Empty nest blues

My kids have made new friends on our block. My neighborhood is a mix of families like mine, elderly people who have lived in their homes since they were constructed in the post-WWII urban sprawl, and college kids renting temporary digs. It’s a nice neighborhood, and our street is limited access, so there’s not a lot of through traffic, so we can usually enjoy the illusion of some peace and quiet, despite living so close to downtown. But even though we’ve seen the occasional other kid or two in the neighborhood, and even on our street, we haven’t befriended any of them really until just recently. 

Now my son’s up at the crack of dawn, ready to get on his bike and pedal over to his new friend’s house. Because we don’t let him bike out of our sight (ah, the joys of modern parenting), he zips up and down the street with his new buddies, or they race up and down the sidewalk shooting Nerf guns at each other. You can hear them laughing and shouting from a mile away, I’m sure. And they take turns running into and out of my house, and their house, with a jubilant energy that’s enviable.
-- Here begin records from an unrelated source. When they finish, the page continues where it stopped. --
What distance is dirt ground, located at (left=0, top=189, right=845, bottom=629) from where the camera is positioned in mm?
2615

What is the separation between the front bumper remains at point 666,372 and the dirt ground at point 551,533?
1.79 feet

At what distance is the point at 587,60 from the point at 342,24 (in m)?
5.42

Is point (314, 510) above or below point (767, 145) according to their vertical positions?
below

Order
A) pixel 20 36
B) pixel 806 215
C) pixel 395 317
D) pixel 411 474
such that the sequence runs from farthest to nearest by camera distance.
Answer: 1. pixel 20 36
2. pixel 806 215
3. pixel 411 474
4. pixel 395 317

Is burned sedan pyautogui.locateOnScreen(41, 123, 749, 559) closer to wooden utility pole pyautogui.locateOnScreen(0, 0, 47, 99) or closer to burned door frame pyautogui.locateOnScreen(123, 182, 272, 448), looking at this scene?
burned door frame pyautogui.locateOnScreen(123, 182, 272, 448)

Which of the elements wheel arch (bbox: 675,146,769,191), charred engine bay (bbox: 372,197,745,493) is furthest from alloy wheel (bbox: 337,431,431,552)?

And I’m sick of it already.

I’m glad they’ve made friends, don’t get me wrong. But in the time span of 72 hours, I’ve gone from struggling to keep them entertained and warding off the persistent whines of “I’m boooooored!” to now only seeing them in passing as they either zip by on their bikes, or zip through the house for the back yard. Trying to get them to come in for lunch is like pulling teeth. At dinner time, you’d think I was torturing them, the way they complain and gripe. To make matters worse, I can’t corral them into the house for five minutes before their friends show up at my front door, wondering if they can come back outside and play now.

This is a big adjustment for me. I’m used to having my kids around. During the school year, yeah, I’m okay with them being gone, but it’s summertime now, and they’re supposed to be here. We’re supposed to be doing family things. I’m supposed to be whining about no free time, and missing my personal space — not suddenly wondering why in the hell I’ve got it.

I know it’s inevitable – the shifting of the centers of their respective worlds from me and my husband to their friends. But as with the deodorant and talks about puberty, I wasn’t ready for empty nest syndrome to hit quite so soon.